- Leader: Igor Ashurbeyli
- Founder: Gennady Seleznyov
- Founded: 15 July 2000; 26 years ago (as Movement of Russia); 7 September 2002; 24 years ago (as the Party of Russia's Rebirth); 26 October 2012; 13 years ago (refoundation);
- Dissolved: 9 September 2008; 18 years ago
- Split from: Communist Party of the Russian Federation
- Merged into: Patriots of Russia (2008–2012)
- Headquarters: Leningradsky Avenue, 80, Moscow, Russia
- Newspaper: Rossiya
- Membership (2021): 965
- Ideology: Social democracy Democratic socialism Civic nationalism
- Political position: Centre-left to left-wing
- Colours: White Light blue Red
- Seats in the Federation Council: 0 / 170
- Seats in the State Duma: 0 / 450
- Seats in the Regional Parliaments: 0 / 3,994

Website
- p-v-ros.ru

= Party of Russia's Rebirth =

The Party of Russia's Rebirth (Партия возрождения России Partiya Vozrozhdeniya Rossii) is a political party in Russia founded by Gennady Seleznev, former State Duma speaker and a former member of the Communist Party of Russia (2002-2007).
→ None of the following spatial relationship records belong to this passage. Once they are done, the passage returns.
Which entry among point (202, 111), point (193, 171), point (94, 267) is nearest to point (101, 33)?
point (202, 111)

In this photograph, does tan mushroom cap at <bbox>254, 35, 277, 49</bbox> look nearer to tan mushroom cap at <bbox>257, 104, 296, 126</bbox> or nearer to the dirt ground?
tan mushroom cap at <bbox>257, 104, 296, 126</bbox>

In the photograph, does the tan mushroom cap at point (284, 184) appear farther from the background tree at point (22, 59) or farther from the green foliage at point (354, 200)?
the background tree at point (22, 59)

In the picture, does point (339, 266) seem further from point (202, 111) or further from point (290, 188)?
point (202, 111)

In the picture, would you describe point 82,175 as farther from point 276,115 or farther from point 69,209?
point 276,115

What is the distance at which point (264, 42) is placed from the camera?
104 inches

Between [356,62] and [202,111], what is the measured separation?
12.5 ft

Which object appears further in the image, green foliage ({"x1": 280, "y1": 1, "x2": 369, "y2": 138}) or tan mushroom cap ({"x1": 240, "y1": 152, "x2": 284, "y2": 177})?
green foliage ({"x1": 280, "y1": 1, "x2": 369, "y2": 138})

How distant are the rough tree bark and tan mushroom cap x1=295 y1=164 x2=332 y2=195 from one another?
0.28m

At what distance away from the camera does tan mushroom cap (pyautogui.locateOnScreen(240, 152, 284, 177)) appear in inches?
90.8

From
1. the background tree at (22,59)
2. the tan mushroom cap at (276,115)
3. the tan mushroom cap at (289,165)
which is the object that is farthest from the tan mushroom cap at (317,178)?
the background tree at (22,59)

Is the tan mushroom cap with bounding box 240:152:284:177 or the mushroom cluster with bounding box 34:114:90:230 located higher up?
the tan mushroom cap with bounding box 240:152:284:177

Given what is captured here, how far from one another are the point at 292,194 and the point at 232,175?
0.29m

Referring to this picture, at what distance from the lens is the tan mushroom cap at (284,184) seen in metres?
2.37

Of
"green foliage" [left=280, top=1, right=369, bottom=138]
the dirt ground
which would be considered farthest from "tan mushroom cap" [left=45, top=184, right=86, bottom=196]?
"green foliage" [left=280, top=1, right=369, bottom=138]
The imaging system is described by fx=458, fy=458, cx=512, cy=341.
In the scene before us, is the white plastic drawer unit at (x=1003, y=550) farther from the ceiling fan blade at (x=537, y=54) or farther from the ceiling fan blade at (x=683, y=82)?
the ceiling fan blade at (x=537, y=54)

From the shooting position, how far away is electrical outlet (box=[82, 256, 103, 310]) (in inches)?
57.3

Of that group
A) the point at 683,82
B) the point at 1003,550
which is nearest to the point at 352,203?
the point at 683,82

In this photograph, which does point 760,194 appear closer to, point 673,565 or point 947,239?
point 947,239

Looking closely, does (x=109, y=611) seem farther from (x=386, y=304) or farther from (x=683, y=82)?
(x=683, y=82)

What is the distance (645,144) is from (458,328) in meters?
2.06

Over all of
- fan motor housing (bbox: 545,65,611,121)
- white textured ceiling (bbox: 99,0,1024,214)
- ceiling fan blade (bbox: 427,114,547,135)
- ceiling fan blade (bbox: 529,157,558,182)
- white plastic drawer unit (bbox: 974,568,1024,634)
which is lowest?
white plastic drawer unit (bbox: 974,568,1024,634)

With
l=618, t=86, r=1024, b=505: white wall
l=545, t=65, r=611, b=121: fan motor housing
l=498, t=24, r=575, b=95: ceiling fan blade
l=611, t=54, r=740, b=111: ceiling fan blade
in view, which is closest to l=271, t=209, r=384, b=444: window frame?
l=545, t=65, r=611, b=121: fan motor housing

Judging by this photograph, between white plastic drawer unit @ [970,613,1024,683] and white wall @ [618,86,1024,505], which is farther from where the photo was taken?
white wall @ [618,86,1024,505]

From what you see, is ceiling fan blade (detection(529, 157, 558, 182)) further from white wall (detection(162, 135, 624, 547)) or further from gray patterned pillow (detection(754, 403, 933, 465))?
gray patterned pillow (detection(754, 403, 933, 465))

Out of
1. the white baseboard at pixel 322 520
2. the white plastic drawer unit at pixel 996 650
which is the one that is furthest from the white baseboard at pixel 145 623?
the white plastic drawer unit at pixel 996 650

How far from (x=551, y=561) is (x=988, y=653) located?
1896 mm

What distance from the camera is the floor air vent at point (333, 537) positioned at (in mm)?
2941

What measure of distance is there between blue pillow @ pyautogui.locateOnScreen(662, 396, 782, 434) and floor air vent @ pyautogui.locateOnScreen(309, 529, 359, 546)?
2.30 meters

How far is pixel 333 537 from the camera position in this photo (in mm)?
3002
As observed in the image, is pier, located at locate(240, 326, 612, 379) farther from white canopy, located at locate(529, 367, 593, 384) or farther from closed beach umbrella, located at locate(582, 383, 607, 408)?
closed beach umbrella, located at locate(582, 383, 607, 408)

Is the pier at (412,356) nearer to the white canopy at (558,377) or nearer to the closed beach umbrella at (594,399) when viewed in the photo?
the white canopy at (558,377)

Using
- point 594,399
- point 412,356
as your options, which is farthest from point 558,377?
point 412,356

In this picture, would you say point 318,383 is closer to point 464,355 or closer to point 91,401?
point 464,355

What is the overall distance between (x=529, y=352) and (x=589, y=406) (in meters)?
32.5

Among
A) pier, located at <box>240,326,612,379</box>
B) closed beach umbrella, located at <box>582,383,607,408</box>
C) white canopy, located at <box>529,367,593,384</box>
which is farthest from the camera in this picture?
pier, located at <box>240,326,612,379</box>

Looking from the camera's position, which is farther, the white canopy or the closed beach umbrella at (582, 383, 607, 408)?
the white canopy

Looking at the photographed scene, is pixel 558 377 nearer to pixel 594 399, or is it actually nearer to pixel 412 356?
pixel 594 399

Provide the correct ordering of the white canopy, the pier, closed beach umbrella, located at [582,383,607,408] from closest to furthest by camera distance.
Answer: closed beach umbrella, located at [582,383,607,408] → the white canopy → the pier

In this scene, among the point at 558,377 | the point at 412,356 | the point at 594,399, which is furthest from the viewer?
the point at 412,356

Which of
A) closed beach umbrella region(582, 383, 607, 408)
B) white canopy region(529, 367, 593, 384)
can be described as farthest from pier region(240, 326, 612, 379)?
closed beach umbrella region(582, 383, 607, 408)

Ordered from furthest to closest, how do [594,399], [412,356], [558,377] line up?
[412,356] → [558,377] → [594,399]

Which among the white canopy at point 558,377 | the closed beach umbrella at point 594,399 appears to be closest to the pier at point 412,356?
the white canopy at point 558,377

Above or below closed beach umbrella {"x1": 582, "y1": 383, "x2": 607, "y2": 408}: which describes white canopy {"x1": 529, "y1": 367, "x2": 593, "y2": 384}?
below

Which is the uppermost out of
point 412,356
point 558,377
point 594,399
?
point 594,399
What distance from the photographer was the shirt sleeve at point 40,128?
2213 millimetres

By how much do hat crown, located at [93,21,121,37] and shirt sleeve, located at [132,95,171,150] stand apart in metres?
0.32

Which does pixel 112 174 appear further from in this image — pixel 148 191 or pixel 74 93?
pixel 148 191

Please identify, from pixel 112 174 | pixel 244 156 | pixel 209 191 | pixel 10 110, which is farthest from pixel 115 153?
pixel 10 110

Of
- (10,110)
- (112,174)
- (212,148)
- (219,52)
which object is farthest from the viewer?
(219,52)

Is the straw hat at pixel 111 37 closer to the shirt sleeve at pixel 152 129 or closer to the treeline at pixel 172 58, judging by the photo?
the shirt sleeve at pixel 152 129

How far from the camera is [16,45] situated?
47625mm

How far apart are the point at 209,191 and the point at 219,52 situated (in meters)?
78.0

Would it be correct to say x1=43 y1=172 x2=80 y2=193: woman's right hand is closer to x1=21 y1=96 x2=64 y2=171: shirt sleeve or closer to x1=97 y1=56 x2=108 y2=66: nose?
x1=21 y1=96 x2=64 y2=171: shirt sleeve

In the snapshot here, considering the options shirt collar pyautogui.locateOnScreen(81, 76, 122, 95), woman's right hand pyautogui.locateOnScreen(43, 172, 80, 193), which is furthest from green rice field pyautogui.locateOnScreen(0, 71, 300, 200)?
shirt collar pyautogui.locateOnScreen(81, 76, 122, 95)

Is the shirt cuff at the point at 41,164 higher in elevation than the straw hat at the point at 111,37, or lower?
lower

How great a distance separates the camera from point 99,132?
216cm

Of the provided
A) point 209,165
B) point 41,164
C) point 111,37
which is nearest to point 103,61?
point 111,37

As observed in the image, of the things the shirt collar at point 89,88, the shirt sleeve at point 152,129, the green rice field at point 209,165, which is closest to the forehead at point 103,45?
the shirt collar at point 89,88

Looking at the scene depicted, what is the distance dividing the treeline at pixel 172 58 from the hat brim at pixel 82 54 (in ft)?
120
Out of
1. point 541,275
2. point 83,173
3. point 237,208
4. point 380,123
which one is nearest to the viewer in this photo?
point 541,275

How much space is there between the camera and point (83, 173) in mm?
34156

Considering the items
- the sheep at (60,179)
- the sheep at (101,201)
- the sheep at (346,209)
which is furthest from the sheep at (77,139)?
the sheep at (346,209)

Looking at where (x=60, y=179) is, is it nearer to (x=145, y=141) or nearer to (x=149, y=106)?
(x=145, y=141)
The party took the name of the illegal Russian fascist party, which existed in the USSR, and abroad among the Russian expatriates, in the 1930s. Igor Ashurbeyli is the current leader of the party.

PVR symbol in 2002

In the 2003 legislative elections, the alliance of the Party of Russia's Rebirth and the Russian Party of Life party won 1.9% of the popular vote and no seats on the party list ballot, although Seleznev himself narrowly beat liberal candidate Irina Khakamada in Saint Petersburg to win a seat there.

In the 2007 elections Party of Russia's Rebirth blocked up with another nationalist party, Patriots of Russia, led by Gennady Semigin.

On September 9, 2008, the party was officially dissolved. Many of the members including Gennady Seleznev joined Patriots of Russia.

The party was re-founded in October 2012 and registered once again in May 2013.

On 19 July 2015, the founder and leader of the party Gennady Seleznev died, the acting leader became Viktor Arkhipov. On 26 June 2016, Igor Ashurbeyli was elected the new leader of the party.

During the 2018 local elections, the party nominee Sardana Avksentyeva was elected Mayor of Yakutsk, defeating the candidate from the ruling United Russia party.